If you’re not lucky enough to have an econometric model that fits your data, you can still collect data for variables you believe SHOULD correlate with your outcome variable. Using half the data, construct a model of the relationship looking something like this:

sales = .352 + .142 (ad spend) + .425 (salesforce strength) + .024 (GDP) + .23 (competitor strength)

Then, use the other half of the data to validate your findings by plugging them into the equation to ensure you get a reasonable approximation of the outcome variable. This is called a jackknife approach.

A few caveats or you’ll do analytics wrong:

  1. you can only interpret ß-values accurately (those numbers in front of the variable) if the variables are assessed on the same scale
  2. update your algorithm as relationships might change over time with the addition of new variables, elimination of existing ones, or different ß-values
  3. note, you only control the first 2 variables — ad spend and salesforce strength. Indirectly, you might exert some control over competitor strength by improving your own. GDP is normally beyond the control of firms.
  4. factors outside your model may be at work. Look at the R² to determine how much variance is explained by your model. If you’re explaining very little variance (low R²), you should add more variables to your model so you’re explaining more of the variance.
  5. relationships might not be linear. Consider log or other possible relationship types by graphing your data first. Graphical analysis might also uncover interactions between variables which should be added to your model.

Informed decision-making

So far, we’ve talked mainly about modeling and presenting data. There’s a bigger problem that leads to doing analytics wrong. Failing to use them to guide decision-making.

I know everyone says they use data to drive decisions, but that’s not always the case. Often analytics don’t reach decision makers in a timely fashion — hence the focus on real-time analytics.

In other cases, decision-makers don’t understand analytics (this is where visualizations really help) or deny the findings. I’ve worked with a number of clients who discounted analyses in favor of their own notions of how things work by saying the findings don’t apply to their industry, persona, or time. While that might be a valid argument for not using analyses, some testing should be done to ensure the findings don’t work in the current context. Rejecting analyses because “that’s not how we’ve always done it” makes little sense.

Politics often wags the dog in organizations. Instead of making data-driven decisions, decision makers default to an alternative pathway due to political pressures or fear of reprisals.

Assuming correlation informs causation is a persistent problem in firms leading to getting analytics wrong.

The problem is that correlation is different from causation. Correlation is when two or more things or events tend to occur at about the same time and might be associated with each other, but aren’t necessarily connected by a cause/effect relationship.

Dr. Wheeler, Carson-Newman University

Don’t get your analytics wrong

If businesses are all doing analytics wrong, how do you do analytics right?

Getting analytics wrong is easy, getting analytics right takes hard work and concerted effort.

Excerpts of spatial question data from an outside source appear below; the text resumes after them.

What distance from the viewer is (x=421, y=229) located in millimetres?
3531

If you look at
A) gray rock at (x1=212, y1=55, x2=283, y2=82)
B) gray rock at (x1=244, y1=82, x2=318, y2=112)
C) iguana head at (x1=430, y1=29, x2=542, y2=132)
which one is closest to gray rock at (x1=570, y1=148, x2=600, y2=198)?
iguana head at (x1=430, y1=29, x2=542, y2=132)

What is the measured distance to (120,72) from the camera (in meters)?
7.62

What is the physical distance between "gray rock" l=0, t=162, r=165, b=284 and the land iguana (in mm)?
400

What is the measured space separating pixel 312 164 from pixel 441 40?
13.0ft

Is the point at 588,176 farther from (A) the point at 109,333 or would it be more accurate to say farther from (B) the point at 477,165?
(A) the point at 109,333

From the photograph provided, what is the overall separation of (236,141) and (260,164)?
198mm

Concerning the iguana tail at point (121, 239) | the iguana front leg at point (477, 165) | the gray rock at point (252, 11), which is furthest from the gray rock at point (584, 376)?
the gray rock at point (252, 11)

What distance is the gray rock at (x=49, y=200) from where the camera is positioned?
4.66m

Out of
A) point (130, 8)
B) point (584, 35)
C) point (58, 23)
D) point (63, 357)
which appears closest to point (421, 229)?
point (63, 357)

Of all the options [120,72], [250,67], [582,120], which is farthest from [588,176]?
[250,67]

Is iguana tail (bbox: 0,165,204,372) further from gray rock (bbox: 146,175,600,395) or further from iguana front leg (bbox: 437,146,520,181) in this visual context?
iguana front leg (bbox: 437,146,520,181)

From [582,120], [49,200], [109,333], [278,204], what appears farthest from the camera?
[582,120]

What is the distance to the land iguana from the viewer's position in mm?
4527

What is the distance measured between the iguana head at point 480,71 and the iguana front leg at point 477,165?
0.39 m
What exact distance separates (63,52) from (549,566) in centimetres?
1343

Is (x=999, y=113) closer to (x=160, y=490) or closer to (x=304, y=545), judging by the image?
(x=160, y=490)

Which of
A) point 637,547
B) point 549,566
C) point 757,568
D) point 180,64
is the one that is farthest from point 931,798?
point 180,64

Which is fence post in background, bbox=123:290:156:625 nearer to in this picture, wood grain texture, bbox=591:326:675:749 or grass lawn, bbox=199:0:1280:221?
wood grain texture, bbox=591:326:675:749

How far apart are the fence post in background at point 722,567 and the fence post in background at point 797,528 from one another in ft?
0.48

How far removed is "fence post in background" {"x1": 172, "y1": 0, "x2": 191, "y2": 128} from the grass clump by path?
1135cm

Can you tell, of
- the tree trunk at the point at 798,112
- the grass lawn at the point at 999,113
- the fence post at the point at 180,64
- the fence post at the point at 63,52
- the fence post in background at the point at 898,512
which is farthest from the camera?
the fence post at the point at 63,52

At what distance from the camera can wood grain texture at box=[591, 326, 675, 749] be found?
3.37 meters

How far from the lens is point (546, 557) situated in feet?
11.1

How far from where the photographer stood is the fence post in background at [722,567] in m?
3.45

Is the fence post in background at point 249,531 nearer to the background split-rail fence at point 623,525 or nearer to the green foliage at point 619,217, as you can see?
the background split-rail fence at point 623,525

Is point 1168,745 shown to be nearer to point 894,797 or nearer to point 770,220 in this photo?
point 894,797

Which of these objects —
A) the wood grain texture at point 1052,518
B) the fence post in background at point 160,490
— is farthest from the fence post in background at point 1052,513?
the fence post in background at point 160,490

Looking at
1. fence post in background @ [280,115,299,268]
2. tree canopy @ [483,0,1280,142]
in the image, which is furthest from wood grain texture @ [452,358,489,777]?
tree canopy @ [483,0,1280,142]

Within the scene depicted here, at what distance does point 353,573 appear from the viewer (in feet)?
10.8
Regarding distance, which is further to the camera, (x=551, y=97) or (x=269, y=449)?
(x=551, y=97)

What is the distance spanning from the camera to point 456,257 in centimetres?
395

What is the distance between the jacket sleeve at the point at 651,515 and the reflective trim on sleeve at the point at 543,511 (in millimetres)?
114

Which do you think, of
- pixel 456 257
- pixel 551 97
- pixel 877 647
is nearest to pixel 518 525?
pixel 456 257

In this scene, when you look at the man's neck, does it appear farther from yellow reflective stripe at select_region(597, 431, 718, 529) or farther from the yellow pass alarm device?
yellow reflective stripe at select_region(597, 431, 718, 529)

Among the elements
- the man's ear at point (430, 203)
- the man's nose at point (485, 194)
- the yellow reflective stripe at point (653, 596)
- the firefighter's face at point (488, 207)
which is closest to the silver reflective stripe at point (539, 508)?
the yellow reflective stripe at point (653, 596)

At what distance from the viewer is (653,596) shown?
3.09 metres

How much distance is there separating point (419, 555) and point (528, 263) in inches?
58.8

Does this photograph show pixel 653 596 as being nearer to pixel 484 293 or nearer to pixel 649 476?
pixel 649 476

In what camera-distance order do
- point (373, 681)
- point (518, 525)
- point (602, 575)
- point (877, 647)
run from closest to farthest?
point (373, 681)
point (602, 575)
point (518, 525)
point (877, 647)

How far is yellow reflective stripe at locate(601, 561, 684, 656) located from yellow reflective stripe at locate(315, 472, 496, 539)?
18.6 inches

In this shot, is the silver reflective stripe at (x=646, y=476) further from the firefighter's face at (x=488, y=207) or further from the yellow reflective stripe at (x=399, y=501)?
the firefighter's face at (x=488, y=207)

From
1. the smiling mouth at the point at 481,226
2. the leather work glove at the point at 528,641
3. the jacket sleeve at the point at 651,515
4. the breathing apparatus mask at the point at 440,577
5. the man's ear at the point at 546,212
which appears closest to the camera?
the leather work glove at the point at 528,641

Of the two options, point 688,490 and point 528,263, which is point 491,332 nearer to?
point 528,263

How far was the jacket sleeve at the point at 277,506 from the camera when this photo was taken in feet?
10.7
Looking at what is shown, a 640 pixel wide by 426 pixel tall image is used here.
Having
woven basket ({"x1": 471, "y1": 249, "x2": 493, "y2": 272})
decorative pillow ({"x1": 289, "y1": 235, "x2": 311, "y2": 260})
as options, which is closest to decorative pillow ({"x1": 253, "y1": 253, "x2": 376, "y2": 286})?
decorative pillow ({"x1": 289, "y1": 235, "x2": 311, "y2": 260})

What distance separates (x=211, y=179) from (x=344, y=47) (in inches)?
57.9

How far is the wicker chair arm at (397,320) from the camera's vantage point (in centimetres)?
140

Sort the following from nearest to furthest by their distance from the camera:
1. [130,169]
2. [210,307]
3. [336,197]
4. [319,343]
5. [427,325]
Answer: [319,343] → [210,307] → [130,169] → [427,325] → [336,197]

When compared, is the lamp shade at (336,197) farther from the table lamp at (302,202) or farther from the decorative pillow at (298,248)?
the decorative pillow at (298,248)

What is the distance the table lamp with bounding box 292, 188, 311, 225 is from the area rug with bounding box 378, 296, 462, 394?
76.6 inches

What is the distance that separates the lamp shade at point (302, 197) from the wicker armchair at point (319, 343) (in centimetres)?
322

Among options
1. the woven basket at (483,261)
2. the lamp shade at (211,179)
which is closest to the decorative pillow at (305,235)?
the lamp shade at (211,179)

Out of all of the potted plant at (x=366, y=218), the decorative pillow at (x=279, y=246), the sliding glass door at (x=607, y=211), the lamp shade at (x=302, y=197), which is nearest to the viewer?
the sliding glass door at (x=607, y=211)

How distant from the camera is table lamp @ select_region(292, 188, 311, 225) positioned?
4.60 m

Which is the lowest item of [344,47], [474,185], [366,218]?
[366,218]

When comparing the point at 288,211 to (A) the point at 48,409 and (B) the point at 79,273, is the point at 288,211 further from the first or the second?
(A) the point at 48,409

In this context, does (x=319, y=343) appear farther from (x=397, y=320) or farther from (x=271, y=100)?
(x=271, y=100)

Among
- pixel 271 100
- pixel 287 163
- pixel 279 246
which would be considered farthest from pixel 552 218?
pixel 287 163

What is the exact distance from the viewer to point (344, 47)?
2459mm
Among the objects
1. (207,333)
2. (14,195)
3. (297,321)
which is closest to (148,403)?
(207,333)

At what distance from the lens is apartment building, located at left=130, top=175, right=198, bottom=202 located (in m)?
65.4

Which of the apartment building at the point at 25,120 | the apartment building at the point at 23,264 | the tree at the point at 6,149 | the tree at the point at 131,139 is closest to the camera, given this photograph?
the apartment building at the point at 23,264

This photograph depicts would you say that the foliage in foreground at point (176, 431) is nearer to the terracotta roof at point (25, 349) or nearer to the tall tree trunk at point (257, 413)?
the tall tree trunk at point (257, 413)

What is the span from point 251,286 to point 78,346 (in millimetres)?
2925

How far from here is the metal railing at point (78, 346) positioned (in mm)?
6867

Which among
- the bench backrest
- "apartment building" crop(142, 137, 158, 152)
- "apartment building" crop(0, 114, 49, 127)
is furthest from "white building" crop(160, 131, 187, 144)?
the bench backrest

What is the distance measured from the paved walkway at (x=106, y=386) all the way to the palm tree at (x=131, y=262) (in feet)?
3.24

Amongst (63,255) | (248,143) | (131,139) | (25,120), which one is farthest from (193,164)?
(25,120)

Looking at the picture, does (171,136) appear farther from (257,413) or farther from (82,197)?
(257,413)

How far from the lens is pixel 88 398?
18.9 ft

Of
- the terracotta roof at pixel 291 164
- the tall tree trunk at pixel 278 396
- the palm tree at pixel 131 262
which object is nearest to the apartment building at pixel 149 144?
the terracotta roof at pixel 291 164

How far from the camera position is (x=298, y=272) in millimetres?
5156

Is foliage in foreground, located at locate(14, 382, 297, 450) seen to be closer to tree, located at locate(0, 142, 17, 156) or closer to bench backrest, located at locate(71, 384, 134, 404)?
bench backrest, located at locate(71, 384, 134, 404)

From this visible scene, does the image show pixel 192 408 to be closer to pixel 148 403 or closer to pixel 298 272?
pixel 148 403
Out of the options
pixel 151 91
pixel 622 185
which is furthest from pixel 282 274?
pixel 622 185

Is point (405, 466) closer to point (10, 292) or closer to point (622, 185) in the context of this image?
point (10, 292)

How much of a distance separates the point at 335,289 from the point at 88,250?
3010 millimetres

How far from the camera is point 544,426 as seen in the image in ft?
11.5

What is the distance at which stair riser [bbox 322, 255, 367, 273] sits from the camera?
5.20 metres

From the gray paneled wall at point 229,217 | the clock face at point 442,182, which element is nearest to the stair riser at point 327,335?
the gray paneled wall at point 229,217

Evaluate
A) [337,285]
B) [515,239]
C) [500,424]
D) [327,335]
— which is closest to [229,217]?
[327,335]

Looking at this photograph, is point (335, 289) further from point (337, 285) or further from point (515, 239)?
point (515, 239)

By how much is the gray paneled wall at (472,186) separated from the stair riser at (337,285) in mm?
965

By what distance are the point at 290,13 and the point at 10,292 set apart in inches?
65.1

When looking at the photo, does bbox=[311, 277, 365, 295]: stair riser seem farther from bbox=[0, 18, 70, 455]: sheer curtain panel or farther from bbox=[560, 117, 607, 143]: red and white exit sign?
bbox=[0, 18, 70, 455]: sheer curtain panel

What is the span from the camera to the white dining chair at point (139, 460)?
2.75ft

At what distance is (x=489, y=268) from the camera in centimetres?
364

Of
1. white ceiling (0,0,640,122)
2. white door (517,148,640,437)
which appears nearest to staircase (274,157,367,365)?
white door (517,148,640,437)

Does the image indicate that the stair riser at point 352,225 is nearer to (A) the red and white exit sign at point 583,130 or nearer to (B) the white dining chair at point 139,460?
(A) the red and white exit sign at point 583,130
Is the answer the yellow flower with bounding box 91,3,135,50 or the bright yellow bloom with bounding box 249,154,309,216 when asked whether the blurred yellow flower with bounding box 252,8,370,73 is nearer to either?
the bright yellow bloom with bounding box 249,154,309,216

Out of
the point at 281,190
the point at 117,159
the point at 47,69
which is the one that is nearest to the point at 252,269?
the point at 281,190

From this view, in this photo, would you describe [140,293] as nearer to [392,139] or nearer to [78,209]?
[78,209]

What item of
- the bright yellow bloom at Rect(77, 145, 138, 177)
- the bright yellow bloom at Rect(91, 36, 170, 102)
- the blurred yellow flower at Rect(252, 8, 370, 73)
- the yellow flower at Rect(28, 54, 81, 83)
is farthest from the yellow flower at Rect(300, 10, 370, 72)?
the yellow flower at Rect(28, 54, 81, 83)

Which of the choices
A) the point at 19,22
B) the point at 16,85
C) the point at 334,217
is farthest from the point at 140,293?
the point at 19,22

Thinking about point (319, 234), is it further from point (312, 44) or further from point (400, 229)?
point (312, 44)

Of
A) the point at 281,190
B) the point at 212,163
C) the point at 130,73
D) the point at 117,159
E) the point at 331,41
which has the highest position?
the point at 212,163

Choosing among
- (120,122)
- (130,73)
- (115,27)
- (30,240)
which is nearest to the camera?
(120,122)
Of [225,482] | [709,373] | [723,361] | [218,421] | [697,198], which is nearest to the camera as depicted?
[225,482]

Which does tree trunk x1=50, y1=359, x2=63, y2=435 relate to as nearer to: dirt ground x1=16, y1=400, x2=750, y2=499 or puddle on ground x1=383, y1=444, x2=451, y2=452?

  1. Hire the right people. Too often businesses hand off analytics to unskilled employees and new hires without industry knowledge. While this might save money in the short-run, the cost of poor decision-making is very high. Hiring the right people with BI (business intelligence) training and industry experience (to ask the right questions of the data) makes money in the long-run.
  2. Invest in great analytics tools to not only gather data, but create appropriate visualizations. Raw data has little value in driving good decision-making. And, please, don’t entrust your analytics effort to popular software analysis tools without careful vetting. I’ve personally found many tools produce faulty data (even Google Analytics produces different metrics than Google Adwords, which is a serious concern since you’re paying for Adwords based on clicks). Others generate rather weak reporting. Especially use interactive tools allowing users to choose which variables to see and which relationships to explore as users might want to look at data differently.
  3. Build predictive models based on REAL data and constantly update those models.